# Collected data
────────────────────────────────────────

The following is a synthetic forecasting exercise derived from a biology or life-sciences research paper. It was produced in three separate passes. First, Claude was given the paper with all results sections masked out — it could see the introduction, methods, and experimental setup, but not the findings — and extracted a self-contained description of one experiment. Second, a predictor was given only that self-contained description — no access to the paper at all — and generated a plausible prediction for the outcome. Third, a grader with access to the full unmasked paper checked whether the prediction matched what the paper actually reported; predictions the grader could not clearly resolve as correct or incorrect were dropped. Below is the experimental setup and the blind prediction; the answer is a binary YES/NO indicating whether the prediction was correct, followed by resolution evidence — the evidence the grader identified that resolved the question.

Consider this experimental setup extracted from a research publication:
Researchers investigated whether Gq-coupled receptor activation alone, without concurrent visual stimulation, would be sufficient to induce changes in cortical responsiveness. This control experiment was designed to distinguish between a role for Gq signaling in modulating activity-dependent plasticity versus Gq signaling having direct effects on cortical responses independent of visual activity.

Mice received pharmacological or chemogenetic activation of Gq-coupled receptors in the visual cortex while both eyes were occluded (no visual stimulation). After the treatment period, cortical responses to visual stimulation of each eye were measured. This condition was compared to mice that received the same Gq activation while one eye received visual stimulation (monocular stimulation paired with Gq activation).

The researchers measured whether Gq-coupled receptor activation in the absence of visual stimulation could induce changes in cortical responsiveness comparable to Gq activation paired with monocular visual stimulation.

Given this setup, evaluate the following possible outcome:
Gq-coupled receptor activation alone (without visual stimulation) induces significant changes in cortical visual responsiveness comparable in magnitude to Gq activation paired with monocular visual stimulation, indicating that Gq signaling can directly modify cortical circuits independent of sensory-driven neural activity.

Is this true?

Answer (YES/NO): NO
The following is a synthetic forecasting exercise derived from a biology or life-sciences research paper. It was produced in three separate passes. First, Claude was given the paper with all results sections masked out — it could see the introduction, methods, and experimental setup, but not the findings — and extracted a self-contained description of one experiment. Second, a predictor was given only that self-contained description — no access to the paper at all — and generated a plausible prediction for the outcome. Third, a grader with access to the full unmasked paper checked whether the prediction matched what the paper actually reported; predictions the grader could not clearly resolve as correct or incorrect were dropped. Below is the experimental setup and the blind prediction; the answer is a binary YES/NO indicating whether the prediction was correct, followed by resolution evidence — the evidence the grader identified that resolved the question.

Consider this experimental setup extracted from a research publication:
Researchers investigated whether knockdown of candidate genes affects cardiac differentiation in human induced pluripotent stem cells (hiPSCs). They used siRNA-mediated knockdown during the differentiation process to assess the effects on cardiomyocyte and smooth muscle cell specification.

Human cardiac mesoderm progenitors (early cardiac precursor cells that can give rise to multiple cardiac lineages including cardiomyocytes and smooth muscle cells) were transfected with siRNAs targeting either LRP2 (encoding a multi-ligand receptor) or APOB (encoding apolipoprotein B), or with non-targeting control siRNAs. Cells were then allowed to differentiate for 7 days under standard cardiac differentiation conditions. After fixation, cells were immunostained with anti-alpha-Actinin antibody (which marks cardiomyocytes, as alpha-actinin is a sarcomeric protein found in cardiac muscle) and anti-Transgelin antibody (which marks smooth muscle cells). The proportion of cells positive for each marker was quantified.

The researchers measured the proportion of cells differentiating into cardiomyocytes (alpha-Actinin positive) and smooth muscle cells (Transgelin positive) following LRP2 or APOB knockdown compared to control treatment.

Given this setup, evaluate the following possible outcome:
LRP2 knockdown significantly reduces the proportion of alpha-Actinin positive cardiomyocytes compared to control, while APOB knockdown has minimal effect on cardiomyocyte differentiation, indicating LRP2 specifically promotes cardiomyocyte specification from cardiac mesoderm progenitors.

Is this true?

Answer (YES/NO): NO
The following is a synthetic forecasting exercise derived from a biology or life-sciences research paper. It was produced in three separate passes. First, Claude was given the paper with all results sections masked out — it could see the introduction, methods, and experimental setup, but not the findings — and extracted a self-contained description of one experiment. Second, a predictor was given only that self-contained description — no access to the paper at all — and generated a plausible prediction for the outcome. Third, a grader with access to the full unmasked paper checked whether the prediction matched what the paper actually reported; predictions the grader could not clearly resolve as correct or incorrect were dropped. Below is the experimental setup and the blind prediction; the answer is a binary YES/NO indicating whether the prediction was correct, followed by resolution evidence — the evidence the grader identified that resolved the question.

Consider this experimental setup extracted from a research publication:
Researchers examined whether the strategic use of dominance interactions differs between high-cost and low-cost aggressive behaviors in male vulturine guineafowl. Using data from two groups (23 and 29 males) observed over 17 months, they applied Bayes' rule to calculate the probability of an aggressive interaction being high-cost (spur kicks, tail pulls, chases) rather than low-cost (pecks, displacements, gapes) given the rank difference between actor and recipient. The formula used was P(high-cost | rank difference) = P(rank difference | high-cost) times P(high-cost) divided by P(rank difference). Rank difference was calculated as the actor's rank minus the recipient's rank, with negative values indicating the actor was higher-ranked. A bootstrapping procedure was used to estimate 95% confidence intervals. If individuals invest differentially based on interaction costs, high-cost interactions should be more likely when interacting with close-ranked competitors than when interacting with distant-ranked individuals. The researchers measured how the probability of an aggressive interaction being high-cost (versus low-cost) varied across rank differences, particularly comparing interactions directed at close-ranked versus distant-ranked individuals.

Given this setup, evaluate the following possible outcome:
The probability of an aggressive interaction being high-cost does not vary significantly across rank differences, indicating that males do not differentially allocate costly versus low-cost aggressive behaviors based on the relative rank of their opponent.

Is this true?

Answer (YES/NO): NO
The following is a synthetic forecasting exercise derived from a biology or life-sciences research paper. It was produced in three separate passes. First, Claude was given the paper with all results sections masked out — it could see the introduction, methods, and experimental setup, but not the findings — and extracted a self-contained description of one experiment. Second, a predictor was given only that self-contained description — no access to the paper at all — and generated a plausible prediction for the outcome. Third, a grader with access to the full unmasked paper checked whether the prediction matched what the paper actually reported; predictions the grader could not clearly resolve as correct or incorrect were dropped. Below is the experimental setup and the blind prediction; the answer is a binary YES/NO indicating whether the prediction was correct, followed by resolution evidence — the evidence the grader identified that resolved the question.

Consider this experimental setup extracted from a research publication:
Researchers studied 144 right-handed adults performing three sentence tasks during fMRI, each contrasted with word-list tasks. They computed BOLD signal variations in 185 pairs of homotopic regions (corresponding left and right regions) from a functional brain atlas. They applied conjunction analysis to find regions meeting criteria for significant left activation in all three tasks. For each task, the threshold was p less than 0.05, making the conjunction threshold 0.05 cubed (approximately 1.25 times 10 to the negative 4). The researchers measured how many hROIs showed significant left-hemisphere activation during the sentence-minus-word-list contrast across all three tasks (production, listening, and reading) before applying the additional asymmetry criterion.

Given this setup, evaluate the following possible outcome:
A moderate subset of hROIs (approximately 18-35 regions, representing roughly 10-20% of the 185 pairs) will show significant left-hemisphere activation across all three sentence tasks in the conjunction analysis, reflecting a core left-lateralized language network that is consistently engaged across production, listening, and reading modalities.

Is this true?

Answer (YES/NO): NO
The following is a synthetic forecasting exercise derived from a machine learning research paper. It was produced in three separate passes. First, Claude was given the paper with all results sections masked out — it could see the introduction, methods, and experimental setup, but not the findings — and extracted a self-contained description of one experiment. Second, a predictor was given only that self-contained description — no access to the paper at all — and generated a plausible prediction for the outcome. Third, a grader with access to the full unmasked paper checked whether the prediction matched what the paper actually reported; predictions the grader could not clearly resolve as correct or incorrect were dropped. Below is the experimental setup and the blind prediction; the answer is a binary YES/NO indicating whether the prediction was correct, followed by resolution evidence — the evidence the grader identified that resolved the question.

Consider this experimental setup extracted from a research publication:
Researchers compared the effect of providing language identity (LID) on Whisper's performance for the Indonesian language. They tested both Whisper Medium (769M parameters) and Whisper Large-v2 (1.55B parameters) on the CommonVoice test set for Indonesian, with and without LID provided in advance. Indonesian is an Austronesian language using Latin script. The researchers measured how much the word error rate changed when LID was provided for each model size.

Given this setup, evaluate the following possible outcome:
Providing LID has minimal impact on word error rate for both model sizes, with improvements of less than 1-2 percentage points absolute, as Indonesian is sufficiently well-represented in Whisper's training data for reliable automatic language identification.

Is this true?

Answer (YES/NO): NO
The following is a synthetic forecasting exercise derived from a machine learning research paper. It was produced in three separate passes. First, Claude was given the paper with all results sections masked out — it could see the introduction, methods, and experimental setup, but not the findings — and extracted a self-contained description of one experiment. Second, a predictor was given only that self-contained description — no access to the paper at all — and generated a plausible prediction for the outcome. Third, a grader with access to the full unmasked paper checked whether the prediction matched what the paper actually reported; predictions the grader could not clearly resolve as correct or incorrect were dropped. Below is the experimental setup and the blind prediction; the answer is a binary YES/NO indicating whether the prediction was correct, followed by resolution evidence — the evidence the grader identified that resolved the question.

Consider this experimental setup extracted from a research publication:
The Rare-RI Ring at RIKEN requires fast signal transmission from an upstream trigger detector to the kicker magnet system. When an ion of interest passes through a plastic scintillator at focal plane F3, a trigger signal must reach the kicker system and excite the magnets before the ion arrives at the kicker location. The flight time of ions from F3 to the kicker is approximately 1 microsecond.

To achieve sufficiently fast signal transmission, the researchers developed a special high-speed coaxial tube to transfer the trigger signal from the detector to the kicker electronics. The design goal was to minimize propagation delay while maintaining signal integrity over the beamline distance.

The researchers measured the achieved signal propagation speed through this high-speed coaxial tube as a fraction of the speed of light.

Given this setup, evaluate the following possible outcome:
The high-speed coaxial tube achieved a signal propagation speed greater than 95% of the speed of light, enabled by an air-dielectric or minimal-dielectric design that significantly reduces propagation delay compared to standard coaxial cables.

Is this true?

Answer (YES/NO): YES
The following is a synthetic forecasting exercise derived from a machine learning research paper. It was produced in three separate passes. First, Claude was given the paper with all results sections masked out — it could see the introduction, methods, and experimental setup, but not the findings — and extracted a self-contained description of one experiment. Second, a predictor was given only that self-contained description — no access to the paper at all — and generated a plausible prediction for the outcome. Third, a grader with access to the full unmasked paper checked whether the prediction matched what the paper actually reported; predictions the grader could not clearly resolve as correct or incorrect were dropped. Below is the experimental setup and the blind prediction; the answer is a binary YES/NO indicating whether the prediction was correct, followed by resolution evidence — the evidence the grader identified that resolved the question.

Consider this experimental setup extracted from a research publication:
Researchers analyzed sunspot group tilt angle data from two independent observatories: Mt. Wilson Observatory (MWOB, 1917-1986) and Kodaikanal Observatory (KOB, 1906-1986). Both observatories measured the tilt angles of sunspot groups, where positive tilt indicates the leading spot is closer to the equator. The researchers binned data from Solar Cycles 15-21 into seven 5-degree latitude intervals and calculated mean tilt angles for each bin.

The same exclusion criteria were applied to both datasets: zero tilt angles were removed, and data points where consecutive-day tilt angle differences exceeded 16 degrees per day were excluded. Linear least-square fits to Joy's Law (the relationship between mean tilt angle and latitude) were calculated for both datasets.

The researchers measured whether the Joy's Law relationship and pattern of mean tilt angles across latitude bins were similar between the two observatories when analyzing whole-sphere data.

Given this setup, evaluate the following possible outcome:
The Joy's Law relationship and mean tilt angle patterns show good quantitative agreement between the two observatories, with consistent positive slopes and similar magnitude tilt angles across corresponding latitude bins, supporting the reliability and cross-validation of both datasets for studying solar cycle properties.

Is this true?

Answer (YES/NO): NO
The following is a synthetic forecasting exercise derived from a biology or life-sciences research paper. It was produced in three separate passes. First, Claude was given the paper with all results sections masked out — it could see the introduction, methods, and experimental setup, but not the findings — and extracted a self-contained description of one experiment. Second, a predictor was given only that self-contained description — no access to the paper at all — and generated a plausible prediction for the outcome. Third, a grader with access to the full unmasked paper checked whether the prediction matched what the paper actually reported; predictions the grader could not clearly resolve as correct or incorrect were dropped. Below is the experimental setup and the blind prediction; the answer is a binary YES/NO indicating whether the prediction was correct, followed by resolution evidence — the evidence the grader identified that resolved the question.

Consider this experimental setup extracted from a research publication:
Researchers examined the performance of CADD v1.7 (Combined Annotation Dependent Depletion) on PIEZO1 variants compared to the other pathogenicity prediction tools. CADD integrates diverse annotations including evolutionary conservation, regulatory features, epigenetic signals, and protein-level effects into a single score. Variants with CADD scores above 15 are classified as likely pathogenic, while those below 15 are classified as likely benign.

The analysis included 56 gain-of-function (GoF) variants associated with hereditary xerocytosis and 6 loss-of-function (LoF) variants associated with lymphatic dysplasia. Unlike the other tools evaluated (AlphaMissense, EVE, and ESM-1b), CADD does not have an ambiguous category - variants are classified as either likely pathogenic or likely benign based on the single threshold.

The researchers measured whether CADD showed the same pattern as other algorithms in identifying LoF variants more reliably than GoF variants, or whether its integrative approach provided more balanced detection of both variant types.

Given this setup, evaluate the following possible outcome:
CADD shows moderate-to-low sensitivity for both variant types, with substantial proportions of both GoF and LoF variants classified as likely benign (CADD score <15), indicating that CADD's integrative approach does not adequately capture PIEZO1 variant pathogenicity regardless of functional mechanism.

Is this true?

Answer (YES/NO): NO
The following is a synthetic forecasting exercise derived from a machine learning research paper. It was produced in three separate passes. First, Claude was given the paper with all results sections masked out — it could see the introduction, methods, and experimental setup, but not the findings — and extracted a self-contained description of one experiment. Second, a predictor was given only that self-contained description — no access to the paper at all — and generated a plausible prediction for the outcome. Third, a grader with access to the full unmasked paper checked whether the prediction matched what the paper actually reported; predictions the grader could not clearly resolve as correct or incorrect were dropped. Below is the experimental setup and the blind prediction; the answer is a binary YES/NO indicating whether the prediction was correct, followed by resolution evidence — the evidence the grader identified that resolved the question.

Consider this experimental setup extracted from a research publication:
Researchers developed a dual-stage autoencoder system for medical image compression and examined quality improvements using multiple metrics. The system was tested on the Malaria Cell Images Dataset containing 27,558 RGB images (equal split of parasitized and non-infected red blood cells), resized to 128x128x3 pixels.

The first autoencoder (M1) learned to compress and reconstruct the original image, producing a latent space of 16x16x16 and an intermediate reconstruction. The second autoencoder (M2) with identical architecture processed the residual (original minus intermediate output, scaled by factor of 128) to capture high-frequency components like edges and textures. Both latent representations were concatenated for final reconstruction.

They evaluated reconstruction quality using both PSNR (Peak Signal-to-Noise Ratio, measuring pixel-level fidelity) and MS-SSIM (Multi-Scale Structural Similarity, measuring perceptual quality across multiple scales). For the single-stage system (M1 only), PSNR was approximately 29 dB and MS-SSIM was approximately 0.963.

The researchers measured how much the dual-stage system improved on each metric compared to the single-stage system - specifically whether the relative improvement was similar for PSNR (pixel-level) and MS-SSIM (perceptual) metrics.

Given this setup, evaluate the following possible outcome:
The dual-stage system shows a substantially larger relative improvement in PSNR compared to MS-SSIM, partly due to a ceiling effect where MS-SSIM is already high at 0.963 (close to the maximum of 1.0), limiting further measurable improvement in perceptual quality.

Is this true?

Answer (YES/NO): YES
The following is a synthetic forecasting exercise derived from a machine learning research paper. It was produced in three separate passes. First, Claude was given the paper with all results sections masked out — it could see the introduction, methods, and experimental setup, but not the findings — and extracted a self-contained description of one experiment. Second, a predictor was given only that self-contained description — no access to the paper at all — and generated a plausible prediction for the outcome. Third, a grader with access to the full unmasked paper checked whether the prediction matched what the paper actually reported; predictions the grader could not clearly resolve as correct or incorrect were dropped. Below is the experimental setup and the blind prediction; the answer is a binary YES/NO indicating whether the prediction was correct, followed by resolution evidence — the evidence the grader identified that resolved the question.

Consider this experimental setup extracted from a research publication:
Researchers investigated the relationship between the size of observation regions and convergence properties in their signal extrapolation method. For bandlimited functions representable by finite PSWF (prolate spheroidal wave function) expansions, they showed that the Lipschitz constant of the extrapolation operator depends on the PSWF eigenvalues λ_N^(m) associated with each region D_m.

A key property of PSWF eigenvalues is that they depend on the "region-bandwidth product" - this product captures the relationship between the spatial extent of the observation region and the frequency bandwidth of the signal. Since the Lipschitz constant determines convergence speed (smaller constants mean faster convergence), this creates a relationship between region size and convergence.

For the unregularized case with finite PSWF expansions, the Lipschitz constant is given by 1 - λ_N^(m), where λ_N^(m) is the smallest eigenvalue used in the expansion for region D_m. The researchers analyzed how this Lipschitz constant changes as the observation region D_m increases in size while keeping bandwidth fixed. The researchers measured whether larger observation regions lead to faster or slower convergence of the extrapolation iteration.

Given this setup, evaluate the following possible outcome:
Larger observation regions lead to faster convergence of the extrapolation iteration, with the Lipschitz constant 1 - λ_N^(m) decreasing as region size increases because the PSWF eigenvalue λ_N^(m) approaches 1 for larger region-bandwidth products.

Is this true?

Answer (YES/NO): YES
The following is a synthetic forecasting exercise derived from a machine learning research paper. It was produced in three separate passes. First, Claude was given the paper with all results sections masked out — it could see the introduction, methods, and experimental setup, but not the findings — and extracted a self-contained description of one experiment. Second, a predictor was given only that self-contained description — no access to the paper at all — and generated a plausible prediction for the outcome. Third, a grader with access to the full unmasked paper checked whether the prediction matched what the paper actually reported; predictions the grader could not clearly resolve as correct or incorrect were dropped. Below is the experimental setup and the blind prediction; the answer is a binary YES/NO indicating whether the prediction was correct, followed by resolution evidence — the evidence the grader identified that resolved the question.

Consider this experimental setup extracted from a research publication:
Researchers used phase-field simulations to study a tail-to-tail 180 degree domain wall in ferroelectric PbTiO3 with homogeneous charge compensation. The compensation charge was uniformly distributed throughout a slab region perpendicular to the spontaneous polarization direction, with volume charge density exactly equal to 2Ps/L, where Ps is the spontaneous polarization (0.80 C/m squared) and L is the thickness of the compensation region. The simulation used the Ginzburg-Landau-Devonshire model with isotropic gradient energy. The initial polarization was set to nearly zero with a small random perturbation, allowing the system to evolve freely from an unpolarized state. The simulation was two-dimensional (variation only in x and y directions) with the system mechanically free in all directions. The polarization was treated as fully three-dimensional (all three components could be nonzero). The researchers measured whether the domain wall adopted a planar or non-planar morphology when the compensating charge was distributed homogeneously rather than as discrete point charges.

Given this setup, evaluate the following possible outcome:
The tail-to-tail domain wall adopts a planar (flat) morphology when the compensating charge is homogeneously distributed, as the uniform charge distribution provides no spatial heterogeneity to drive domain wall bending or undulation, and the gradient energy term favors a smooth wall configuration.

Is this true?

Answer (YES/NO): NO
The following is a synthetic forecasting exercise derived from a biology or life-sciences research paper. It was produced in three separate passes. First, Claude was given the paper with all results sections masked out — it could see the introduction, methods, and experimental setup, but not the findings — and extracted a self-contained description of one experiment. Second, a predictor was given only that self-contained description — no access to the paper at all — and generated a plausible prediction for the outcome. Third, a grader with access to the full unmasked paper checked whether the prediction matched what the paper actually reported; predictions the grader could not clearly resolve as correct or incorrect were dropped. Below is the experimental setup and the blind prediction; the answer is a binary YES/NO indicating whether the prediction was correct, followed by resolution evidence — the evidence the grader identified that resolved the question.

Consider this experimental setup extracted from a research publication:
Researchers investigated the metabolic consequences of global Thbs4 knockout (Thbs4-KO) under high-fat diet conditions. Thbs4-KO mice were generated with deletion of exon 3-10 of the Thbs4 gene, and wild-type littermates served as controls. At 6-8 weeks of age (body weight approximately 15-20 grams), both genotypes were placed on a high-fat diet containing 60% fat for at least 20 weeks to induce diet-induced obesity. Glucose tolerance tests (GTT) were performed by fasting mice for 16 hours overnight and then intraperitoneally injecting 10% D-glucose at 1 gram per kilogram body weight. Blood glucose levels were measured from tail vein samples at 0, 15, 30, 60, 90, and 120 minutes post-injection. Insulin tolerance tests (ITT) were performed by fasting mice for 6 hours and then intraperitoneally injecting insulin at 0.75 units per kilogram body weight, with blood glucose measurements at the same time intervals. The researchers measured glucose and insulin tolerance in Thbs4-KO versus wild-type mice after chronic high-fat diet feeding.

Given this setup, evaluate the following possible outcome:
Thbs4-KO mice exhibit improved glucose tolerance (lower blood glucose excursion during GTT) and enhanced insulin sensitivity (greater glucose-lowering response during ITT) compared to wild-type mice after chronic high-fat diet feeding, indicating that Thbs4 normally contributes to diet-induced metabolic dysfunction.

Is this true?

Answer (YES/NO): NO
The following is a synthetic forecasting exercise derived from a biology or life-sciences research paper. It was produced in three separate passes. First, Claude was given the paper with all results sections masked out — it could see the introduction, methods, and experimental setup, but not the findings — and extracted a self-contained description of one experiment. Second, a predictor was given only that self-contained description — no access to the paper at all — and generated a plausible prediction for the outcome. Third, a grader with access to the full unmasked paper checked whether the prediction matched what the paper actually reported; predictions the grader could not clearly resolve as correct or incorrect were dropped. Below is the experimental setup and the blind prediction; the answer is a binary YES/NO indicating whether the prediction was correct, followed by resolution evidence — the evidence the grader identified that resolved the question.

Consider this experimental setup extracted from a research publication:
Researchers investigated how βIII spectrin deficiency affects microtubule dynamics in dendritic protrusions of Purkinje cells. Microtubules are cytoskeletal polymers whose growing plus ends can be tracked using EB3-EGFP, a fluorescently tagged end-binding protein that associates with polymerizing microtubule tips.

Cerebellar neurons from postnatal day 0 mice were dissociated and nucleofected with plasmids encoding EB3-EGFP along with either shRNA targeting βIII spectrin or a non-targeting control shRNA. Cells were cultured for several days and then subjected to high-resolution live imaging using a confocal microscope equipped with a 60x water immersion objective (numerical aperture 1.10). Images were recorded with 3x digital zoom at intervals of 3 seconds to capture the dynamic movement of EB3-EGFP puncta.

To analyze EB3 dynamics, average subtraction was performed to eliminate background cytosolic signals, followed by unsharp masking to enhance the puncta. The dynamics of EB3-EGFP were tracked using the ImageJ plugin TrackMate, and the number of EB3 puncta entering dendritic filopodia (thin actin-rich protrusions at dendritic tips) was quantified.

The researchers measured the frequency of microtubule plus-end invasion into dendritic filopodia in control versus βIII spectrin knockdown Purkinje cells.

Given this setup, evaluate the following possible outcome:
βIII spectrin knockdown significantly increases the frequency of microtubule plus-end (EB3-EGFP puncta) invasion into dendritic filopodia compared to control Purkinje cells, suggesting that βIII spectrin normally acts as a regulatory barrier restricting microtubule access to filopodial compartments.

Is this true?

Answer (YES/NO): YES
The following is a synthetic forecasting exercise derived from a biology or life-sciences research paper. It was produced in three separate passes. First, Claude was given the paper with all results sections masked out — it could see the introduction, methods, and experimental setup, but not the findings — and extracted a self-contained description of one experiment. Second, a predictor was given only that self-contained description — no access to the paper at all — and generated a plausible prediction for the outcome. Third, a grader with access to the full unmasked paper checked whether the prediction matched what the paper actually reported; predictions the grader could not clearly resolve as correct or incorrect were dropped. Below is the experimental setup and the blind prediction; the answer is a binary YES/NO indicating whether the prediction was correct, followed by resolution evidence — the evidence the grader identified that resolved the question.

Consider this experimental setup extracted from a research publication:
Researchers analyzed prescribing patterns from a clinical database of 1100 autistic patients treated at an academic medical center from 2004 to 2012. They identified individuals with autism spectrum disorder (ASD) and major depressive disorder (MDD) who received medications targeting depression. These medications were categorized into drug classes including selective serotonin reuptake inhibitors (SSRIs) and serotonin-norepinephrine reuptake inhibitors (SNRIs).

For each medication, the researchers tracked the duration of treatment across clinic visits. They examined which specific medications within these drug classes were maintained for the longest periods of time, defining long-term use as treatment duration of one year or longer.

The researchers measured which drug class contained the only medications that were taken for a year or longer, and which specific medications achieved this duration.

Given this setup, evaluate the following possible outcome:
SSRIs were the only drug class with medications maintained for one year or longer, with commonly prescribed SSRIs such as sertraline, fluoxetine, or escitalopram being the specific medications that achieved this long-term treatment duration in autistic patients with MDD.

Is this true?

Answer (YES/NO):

────────────────────────────────────────

# TASK PROMPT
Please give back, exactly as it stands above, the stretch from the line with "CADD shows moderate-to-low" through the line with "The first autoencoder", and no line outside it.

# TASK SOLUTION
CADD shows moderate-to-low sensitivity for both variant types, with substantial proportions of both GoF and LoF variants classified as likely benign (CADD score <15), indicating that CADD's integrative approach does not adequately capture PIEZO1 variant pathogenicity regardless of functional mechanism.

Is this true?

Answer (YES/NO): NO
The following is a synthetic forecasting exercise derived from a machine learning research paper. It was produced in three separate passes. First, Claude was given the paper with all results sections masked out — it could see the introduction, methods, and experimental setup, but not the findings — and extracted a self-contained description of one experiment. Second, a predictor was given only that self-contained description — no access to the paper at all — and generated a plausible prediction for the outcome. Third, a grader with access to the full unmasked paper checked whether the prediction matched what the paper actually reported; predictions the grader could not clearly resolve as correct or incorrect were dropped. Below is the experimental setup and the blind prediction; the answer is a binary YES/NO indicating whether the prediction was correct, followed by resolution evidence — the evidence the grader identified that resolved the question.

Consider this experimental setup extracted from a research publication:
Researchers developed a dual-stage autoencoder system for medical image compression and examined quality improvements using multiple metrics. The system was tested on the Malaria Cell Images Dataset containing 27,558 RGB images (equal split of parasitized and non-infected red blood cells), resized to 128x128x3 pixels.

The first autoencoder (M1) learned to compress and reconstruct the original image, producing a latent space of 16x16x16 and an intermediate reconstruction. The second autoencoder (M2) with identical architecture processed the residual (original minus intermediate output, scaled by factor of 128) to capture high-frequency components like edges and textures. Both latent representations were concatenated for final reconstruction.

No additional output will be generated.